В это мгновение где-то на сцене солист взял высочайшую ноту, и я рядом услыхал:
- О господи, в этом месте должен идти бас.
Высказывалась какая-то женщина с равнодушным лицом, видимо, из труппы.
На неё с неудовольствием отвлёкся режиссёр:
- А вы, Ордината Кряковна, чего тут топчетесь?
- А что? Убийство всё ж таки, не каждый день доводится.
- Вот именно, что убийство. А вы берётесь об искусстве судачить. Будто смыслите много. Ваше место - бухгалтерия.
- Кто знает, кто знает... - многозначительно протянула женщина, - вчера даже сам Изрыгайло сделал мне комплимент. Сказал, что я хорошо сложена.
Режиссёр недоверчиво брезгливо оглядел собеседницу:
- Изрыгайло? Прямо так и сказал? Он что, опять запил?
- Чужая душа - памороки, - туманно объяснила Ордината Кряковна, - хотя.. Заведующева, как я понимаю, с сегодняшнего дня не поёт. Хотите, я для начала басню отчебучу?
- После, после, Скулищева, - режиссёр был не в своём духе, - а то я знаю - если начнёте - и трупы затрясутся.
- Вот всегда вы так, - обиделась бухгалтерша, - с вами о полёте души, а вы о мертвецах.
Из арт-уборной вышел с дымящейся трубкой Чеснок Холст.

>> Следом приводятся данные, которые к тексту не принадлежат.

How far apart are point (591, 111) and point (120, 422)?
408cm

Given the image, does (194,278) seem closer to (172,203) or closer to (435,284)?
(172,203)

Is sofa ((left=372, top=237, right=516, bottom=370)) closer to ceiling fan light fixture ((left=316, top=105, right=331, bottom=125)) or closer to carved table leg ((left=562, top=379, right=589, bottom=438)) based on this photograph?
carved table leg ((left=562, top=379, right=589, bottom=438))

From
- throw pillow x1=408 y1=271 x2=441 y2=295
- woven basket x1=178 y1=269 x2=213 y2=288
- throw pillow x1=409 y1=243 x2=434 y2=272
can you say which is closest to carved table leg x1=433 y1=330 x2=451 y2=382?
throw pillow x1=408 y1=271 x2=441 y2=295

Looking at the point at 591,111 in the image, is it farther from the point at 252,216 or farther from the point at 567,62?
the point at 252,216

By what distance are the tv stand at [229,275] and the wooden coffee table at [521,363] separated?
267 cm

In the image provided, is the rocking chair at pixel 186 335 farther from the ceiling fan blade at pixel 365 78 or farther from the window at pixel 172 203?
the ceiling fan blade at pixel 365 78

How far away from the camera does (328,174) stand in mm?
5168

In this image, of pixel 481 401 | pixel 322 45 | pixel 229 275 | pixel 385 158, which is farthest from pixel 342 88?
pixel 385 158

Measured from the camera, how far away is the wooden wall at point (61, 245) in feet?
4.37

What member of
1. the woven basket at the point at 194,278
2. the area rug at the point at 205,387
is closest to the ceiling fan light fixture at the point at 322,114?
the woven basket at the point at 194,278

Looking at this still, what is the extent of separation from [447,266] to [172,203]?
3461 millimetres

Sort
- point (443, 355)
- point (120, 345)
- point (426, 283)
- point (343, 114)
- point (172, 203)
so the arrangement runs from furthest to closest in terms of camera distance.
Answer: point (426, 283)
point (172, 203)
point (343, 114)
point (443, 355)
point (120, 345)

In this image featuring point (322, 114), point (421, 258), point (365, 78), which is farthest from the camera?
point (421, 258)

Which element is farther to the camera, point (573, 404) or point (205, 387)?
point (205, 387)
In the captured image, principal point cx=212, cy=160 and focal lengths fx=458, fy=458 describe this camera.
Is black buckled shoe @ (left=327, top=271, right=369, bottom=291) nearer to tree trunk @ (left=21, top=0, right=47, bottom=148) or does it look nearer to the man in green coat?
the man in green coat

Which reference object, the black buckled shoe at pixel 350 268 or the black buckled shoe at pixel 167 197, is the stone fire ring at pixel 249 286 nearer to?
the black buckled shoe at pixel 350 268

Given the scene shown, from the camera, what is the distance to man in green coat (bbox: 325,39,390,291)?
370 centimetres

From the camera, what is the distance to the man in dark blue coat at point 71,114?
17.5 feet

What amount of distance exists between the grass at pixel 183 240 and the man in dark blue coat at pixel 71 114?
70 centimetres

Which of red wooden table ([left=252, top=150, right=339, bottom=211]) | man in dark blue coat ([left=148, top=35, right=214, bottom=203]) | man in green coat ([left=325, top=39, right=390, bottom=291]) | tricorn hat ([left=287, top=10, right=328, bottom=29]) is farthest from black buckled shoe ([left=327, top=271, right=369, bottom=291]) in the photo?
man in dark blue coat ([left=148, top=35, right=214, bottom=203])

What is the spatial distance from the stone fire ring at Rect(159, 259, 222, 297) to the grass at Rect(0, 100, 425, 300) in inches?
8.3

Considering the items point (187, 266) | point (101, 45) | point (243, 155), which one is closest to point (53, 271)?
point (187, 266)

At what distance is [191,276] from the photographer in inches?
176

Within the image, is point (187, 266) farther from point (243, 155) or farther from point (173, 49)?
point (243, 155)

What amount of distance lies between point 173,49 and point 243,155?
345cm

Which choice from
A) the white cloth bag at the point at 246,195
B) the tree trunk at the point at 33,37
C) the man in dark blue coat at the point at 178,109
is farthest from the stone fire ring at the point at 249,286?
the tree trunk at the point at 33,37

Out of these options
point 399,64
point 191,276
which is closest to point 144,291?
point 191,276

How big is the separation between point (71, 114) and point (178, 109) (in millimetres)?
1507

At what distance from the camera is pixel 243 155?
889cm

По форме дымных поползновений я радостно догадывался - ему уже многое ясно.
- Сэр, - придрался к нему Болдуин Тугодумович, - здесь курить не приветствуется. Фанера, тряпки...
Холст отмахнулся носом:
- Бросьте. Даже от взрыва ничего не загорелось. Здание времён Сократа. Тут уже и дерево окаменело.
Я тронул режиссёра, сказал ему на ухо:
- Это мистер Чеснок Холст.
- Как? - возликовал вдруг тот, - сам? Вот это попадание! Только в Лондон - и сразу такое! Не напрасно значит ехали, спасибо нашей окочурившейся. Мистер Холст, спрашивайте. Расскажу всю свою жизнь, включая заутробность.
- Когда должен был быть её выход? - Холст кивнул на открытую дверь уборной, где обособленно от живых лежала солистка, в недавнем прошлом тоже живая.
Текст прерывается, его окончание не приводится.